Advanced Indian Projects Get a Boost
Two of India’s most ambitious defence projects—the Tejas Mk-1A and the Advanced Medium Combat Aircraft (AMCA)—are also gaining attention. The Tejas Mk-1A is an improved version of India’s homegrown fighter jet and is already in production. The new India–U.S. deal is expected to speed up engine deliveries, making the production process faster.
The AMCA is a future project and will be India’s first fifth-generation stealth fighter jet. The prototype is expected to be ready by 2028 or 2029, with the first official flight likely around 2029. The full launch into service may happen by 2035. Both these projects will involve public and private firms and will need strong funding, skilled labour, and technology partnerships.

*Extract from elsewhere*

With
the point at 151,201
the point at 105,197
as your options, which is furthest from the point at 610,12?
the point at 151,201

Are Defence Stocks Overpriced?
While the growth in defence stocks is exciting, analysts are warning that some of these stocks might be overvalued in the short term. Stocks like Cochin Shipyard, GRSE, and BEL have already seen large price increases, and a short-term correction or dip may be expected. This would allow for a healthier balance in the market and give new investors a better entry point.
However, many market experts believe that the sector still has strong long-term potential. The current rally is seen not just as a short-term boost but as the beginning of a longer growth phase that could last years or even decades. As India increases its focus on building its own defence industry, local companies are expected to benefit in a big way.

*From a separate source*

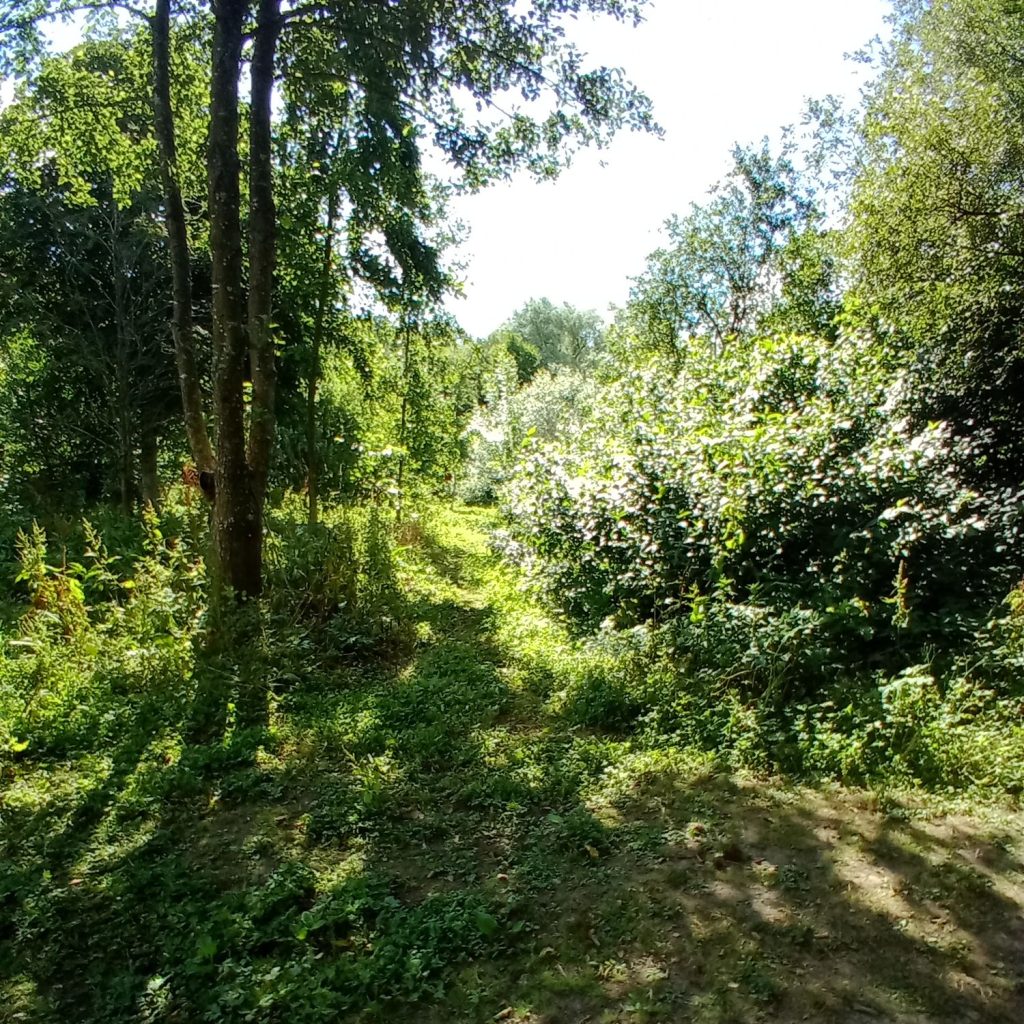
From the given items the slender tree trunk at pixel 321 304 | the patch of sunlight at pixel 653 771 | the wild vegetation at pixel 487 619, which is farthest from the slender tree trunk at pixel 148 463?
the patch of sunlight at pixel 653 771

Global Developments Add More Momentum
This new defence agreement with the US also comes at a time when India is moving away from its long-time defence partnership with Russia. Due to global tensions and changing military needs, India is now turning to Western countries like the United States for more advanced technology and equipment.
Globally, countries are increasing their defence spending, especially after recent conflicts and geopolitical tensions. This has created a favourable environment for defence exports from India, which could open up new markets for Indian companies.
What to Watch Going Forward
Several key developments will shape the future of defence stocks:
The successful execution of projects like the Nagpur MRO facility will show how serious private-public partnerships are in defence manufacturing.
Progress in large-scale indigenous projects like the AMCA and Tejas Mk-1A will play a big role in attracting future investment.
Continued government orders from the Defence Acquisition Council will ensure a steady pipeline of work for major companies.
Steps taken to improve local supply chains, such as HAL and BEL making more parts and systems in-house, will add long-term strength to the sector.
Any fall in the prices of defence stocks in the coming weeks may offer a fresh opportunity for investors looking at long-term growth.
A Strong Future with Room for Caution
The 10-year India–U.S. defence agreement has created a major opportunity for Indian defence companies. With growing government support, international partnerships, and ambitious local projects, the sector is set for long-term growth. Defence stocks have already performed well in 2025, and the outlook remains strong.
However, smart investing requires careful attention to price levels, especially after a sharp rally. While short-term corrections may happen, the overall trend points to a strong future for India’s defence industry—one built on innovation, self-reliance, and global cooperation.